Figure 1.

Effects of enzalutamide on AR in MCA-exposed urothelial cells. A. Cell extracts from SVHUC-AR without MCA exposure or SVHUC-control/SVHUC-AR exposed to MCA and subsequently treated with ethanol (mock), hydroxyflutamide (HF; 5 μM), bicalutamide (BC; 5 μM), or enzalutamide (EZ; 5 μM) for 48 hours were analyzed on western blotting, using an antibody to AR (110 kDa). GAPDH (37 kDa) served as an internal control. The means of densitometry values for AR standardized by GAPDH that are relative to the value of mock treatment (6th lane; set as 100%) from three independent experiments are included below the lanes.
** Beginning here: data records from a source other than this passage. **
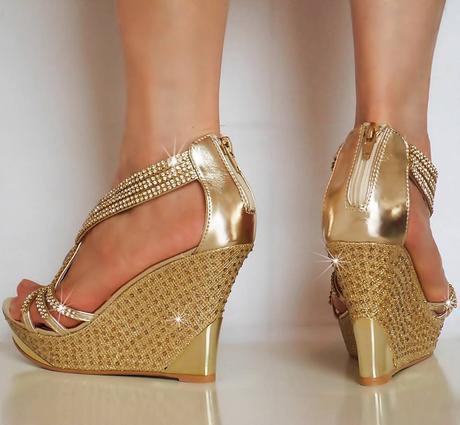 Stříbrné společenské sandálky na klínku, 36-41, 37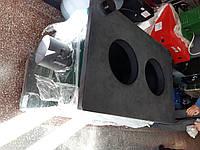 Котел твердопаливний тивер 18 квт плита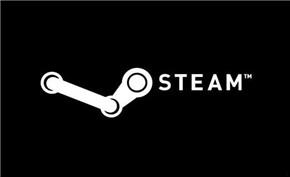 [推荐]近期Steam值得推荐的优秀独立游戏TOP4 含Minotaur(米诺陶)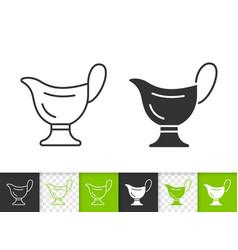 sauce boat simple black line icon vector image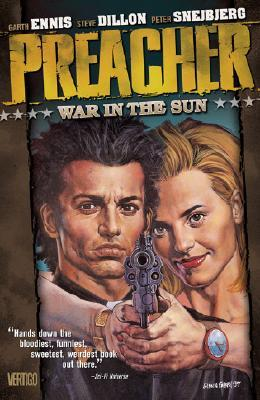 War in the Sun by Garth Ennis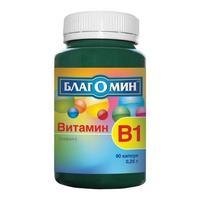 Благомин витамин B1(тиамин) капсулы 0,25 г 90 шт.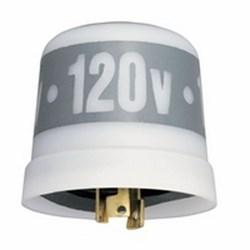 Intermatic Lc4521c 120v 50/60hz 1000 W CAT708,LC4521,ELC4536,078275002043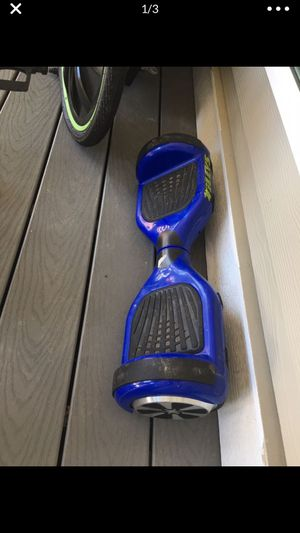 Hoverboard for Sale in Sumner, WA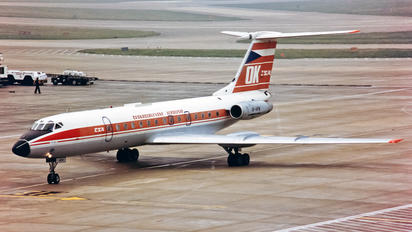 OK-HFM - CSA - Czech Airlines Tupolev Tu-134A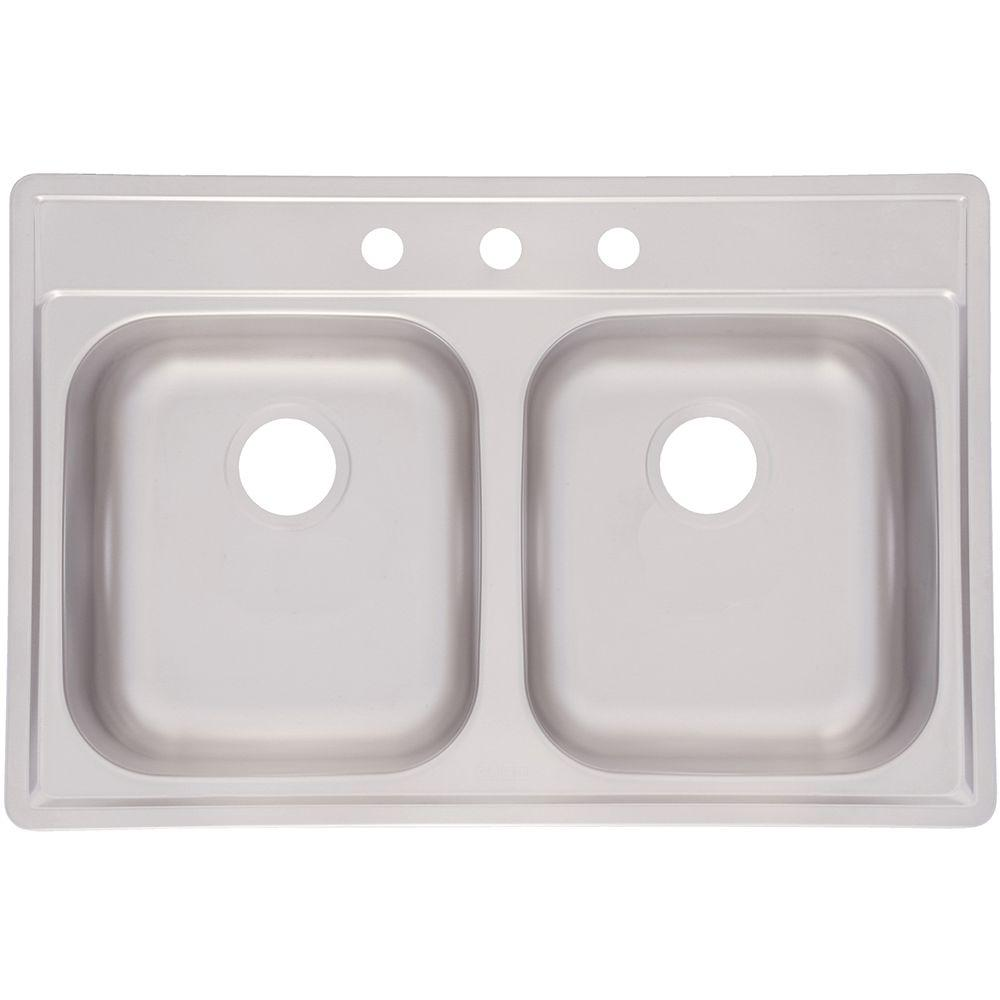 Top Mount Stainless Steel 33x22x8 3-Hole Double Bowl Kitchen Sink, Satin Deck And Bowl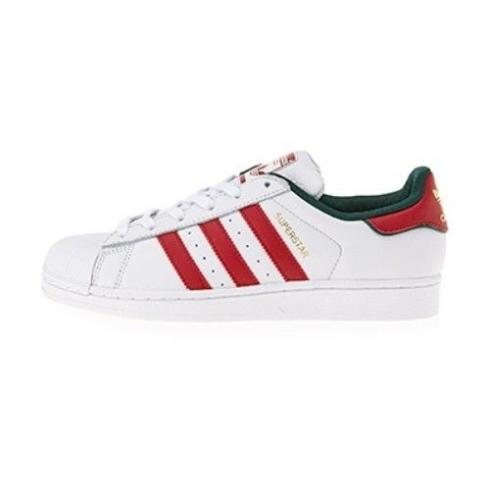 Adidas Superstar Casual Shoes White Red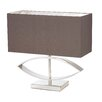 Endon Lighting Futur 44.5cm Table Lamp
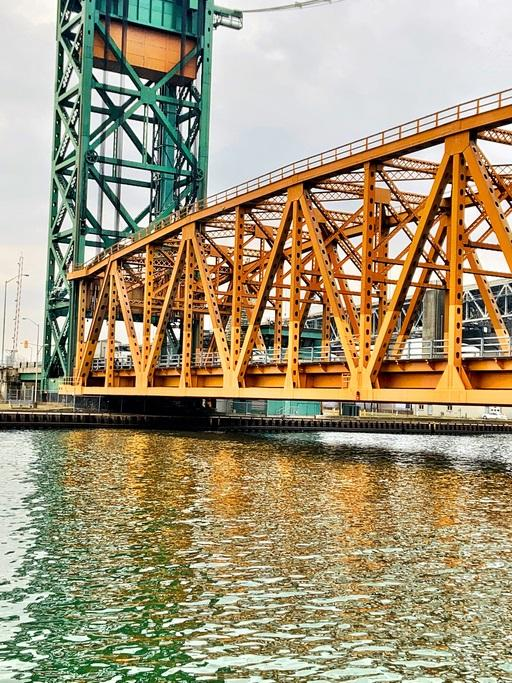 CKTB-News- Burlington Lift Bridge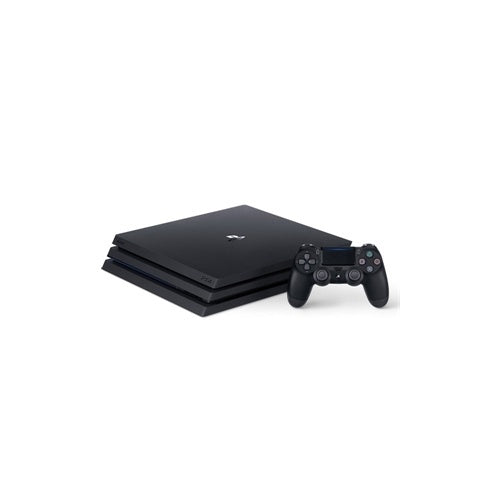 SONY PLAYSTATION 3003346 PS4 1TB PRO CORE US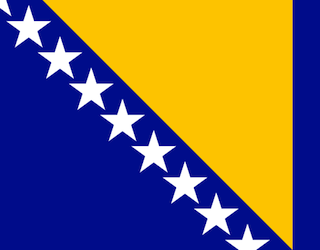 World Cup for Kids: Bosnia-Herzegovina Profile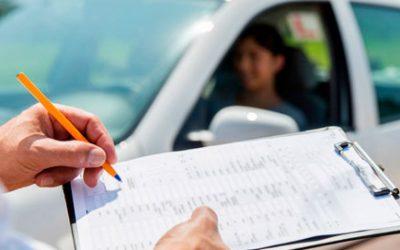 5 Errores que no deberías cometer en tu examen de conducir
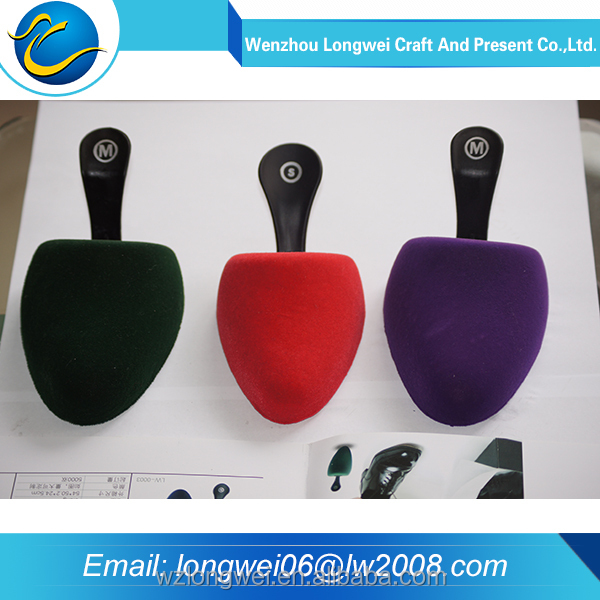 good quality plastic pu flocking shoe lasts/pu shoe tree/shoetree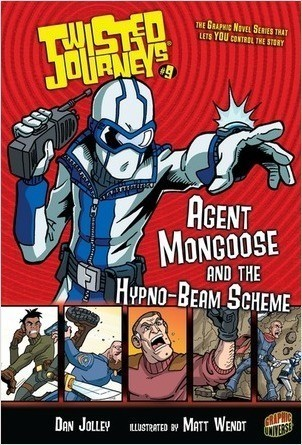 Cover: Agent Mongoose and the Hypno-Beam Scheme: Book 9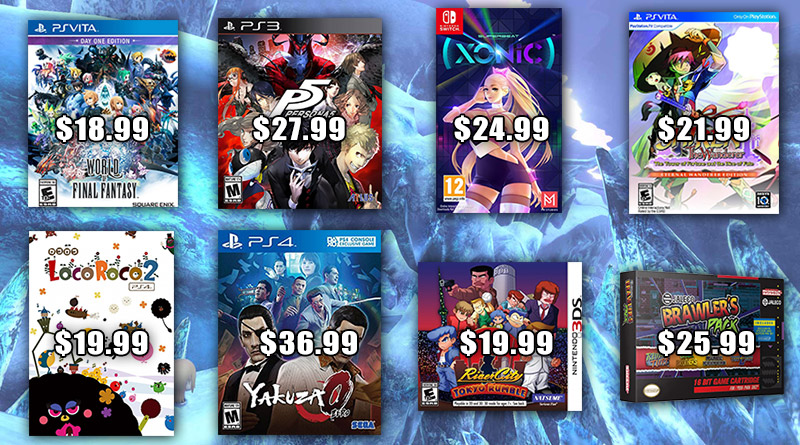 Play-Asia has reduced the prices on 8 gaming products including World of Final Fantasy for PS Vita and Persona 5 for PS3.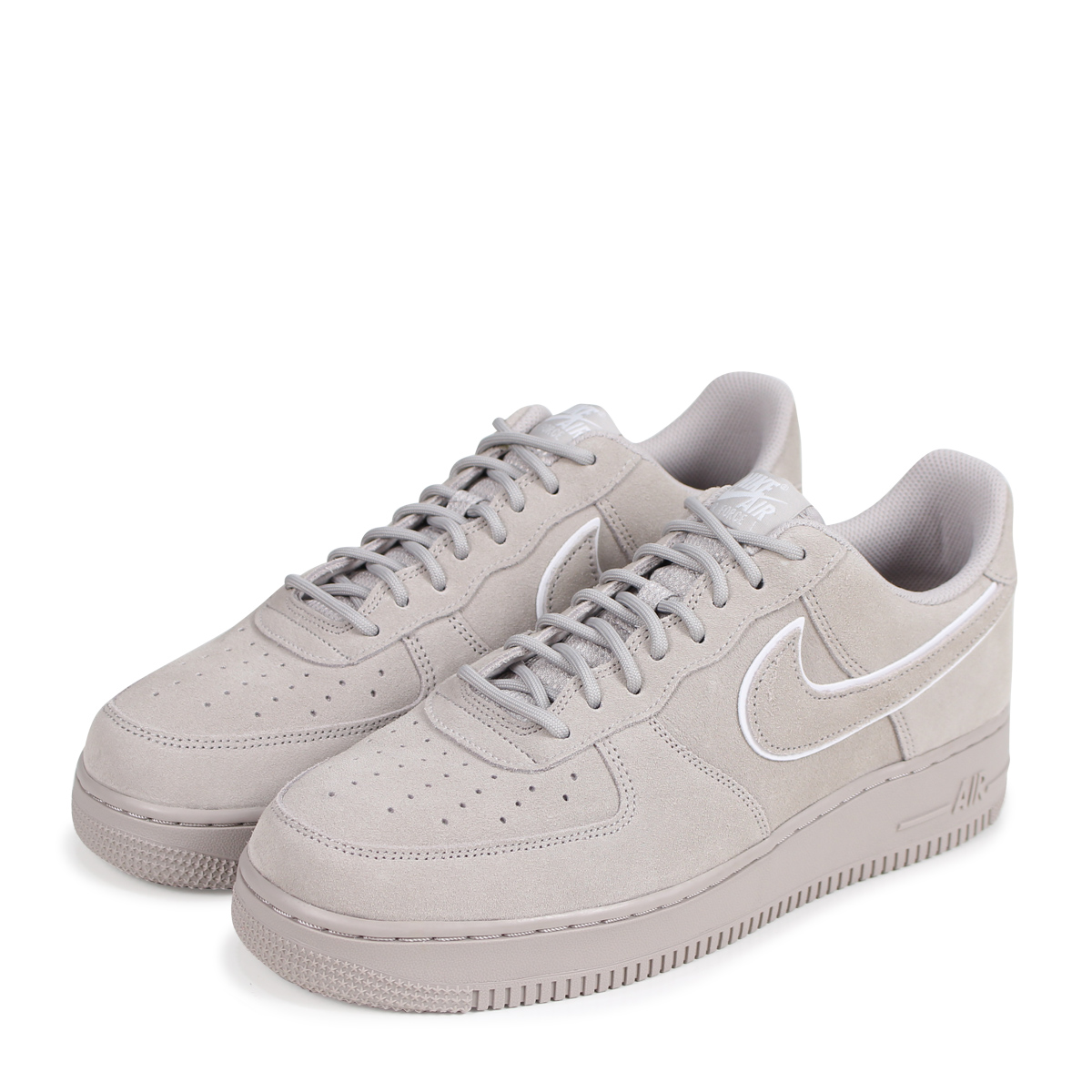 Nike Air Force 1 ´07 LV8 Suede | Gray | Sneakers | AA1117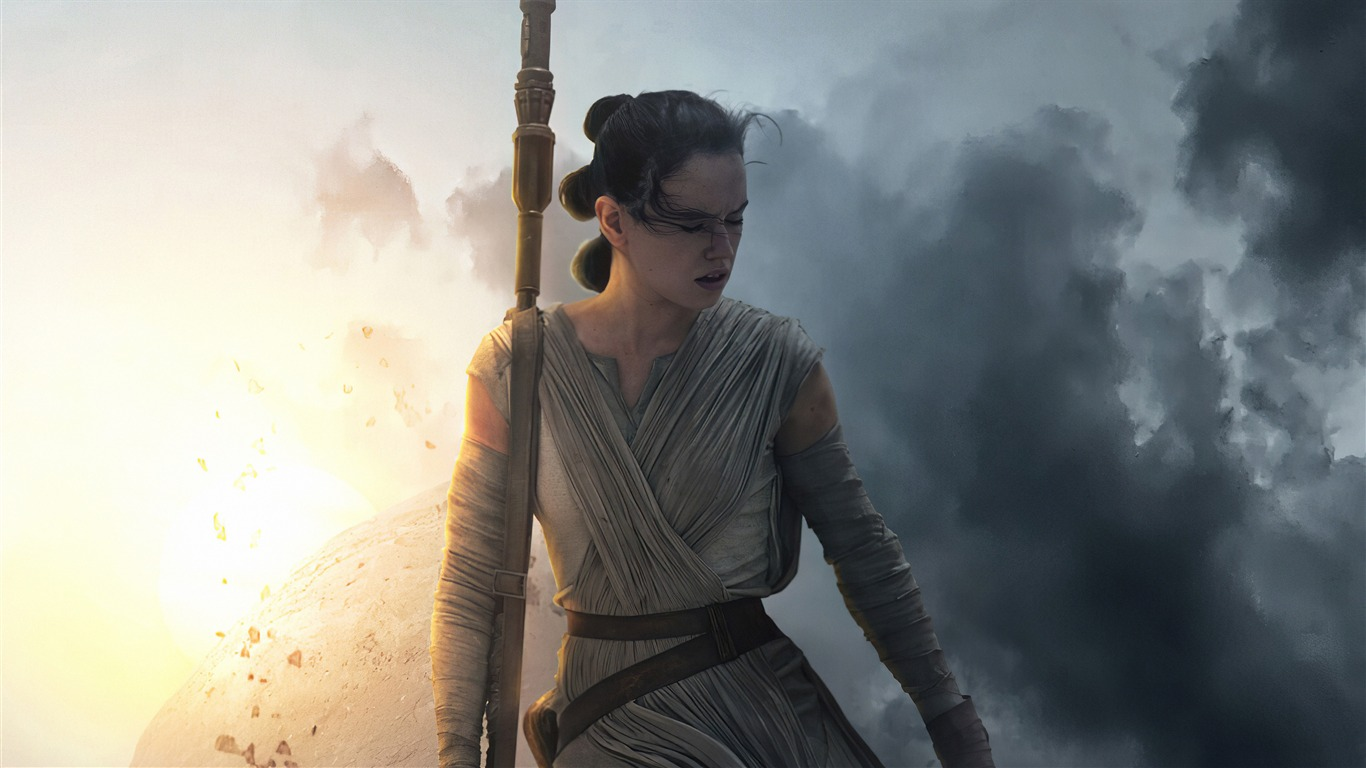 Star Wars 9 Daisy Ridley 2019 Films 4k Poster Preview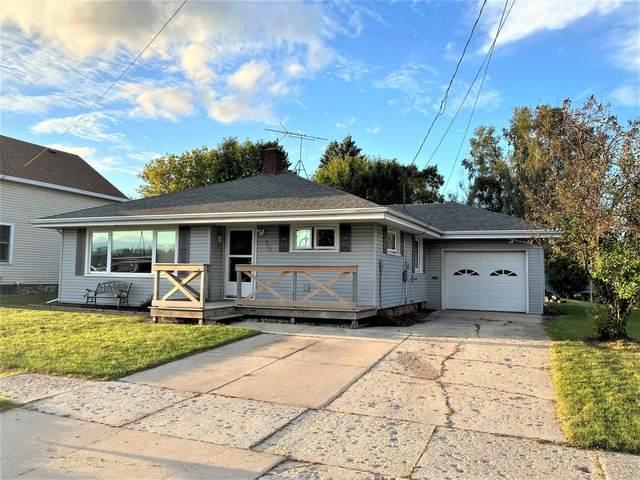 913 Jefferson Street, Algoma, WI 54201 (#50248371) :: Ben Bartolazzi Real Estate Inc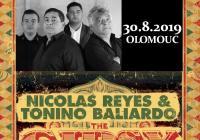 Gipsy Kings feat. Nicolas Reyes & Tonino Baliardo (F)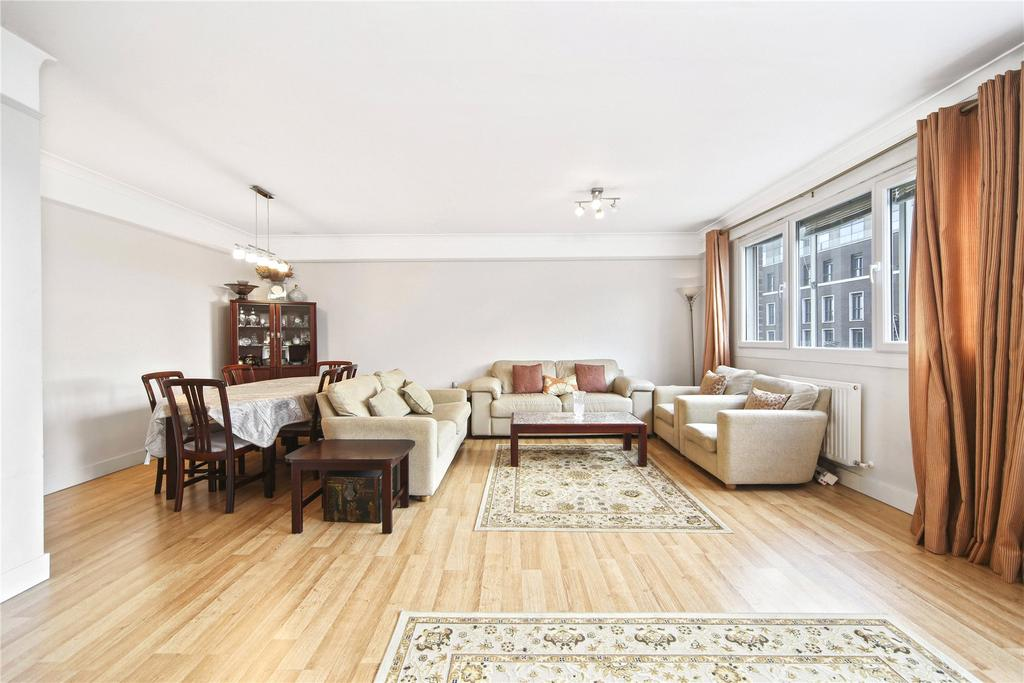 2 Bedrooms Flat for sale in Durrels House, 28-46 Warwick Gardens, London, W14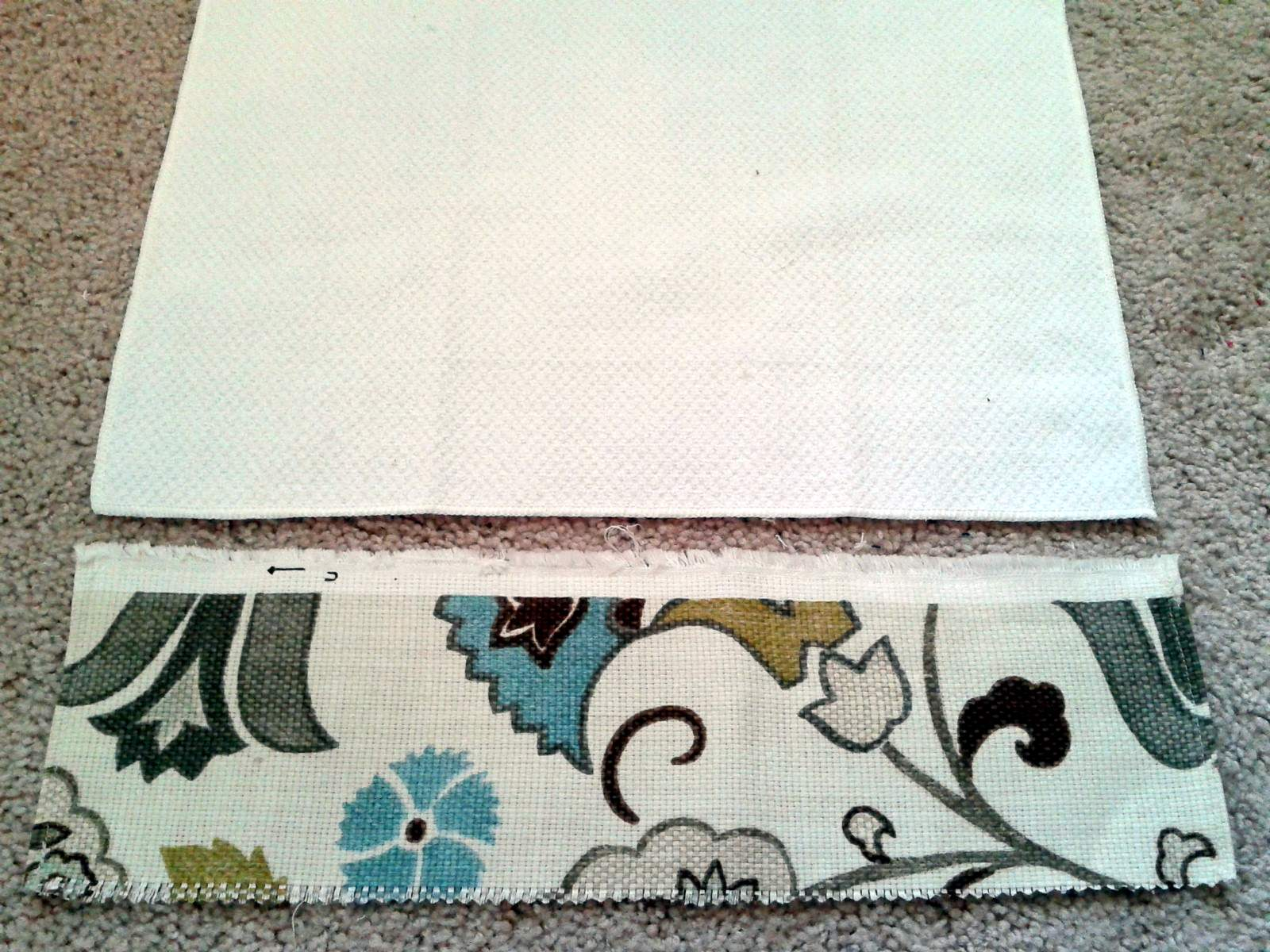 take a piece of fabric about 5 inches long and as wide plus seam allowance as your towel fold over the left right sides and sew a clean edge - Kitchen Hand Towels
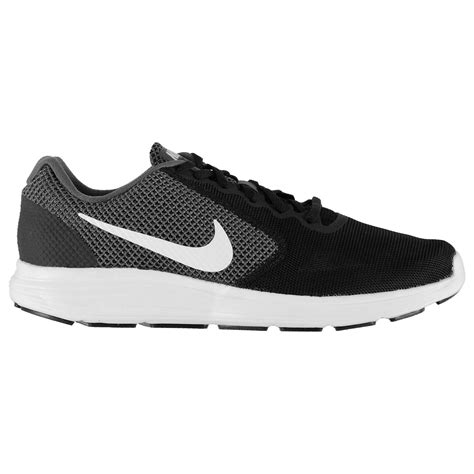 nike nike revolution 3 mens running shoes mens running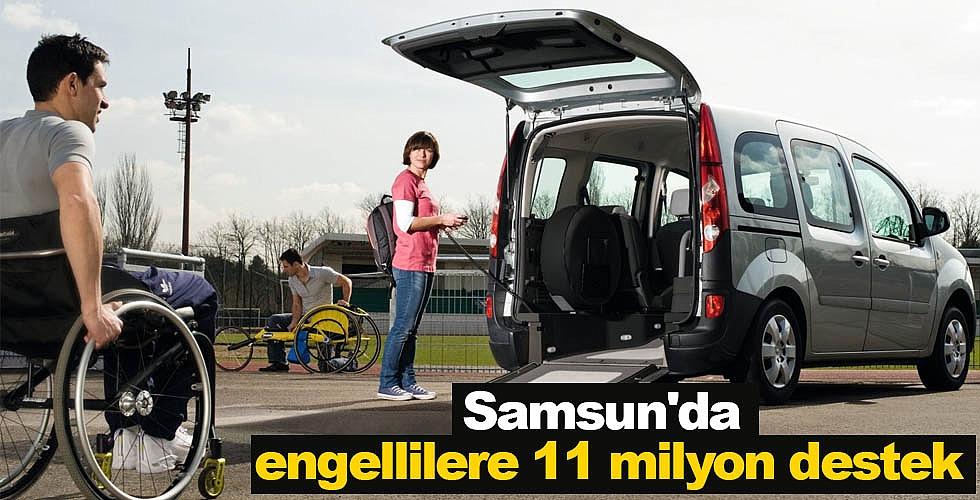 Samsun'da engellilere 11 milyon destek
B. Luciferase reporter gene assay was performed in SVHUC-control or SVHUC-AR exposed to MCA, transfected with MMTV-Luc and pRL-TK, and subsequently treated with ethanol (mock), hydroxyflutamide (HF; 5 μM), bicalutamide (BC; 5 μM), or enzalutamide (EZ; 5 μM) for 24 hours. Luciferase activity is presented relative to that of mock treatment in SVHUC-AR cells. Each value represents the mean + standard deviation from three independent experiments. C. Immunofluorescence of AR in SVHUC-AR cells exposed to MCA and subsequently treated with ethanol (mock), hydroxyflutamide (HF; 5 μM), bicalutamide (BC; 5 μM), or enzalutamide (EZ; 5 μM) for 24 hours. We merged the images between AR and DAPI that was used to visualize nuclei, and the proportion of cells with AR expression only in their nuclei was quantitated. Each value represents the mean + standard deviation of 6 determinants. *P < 0.05 (vs. mock treatment in SVHUC-AR).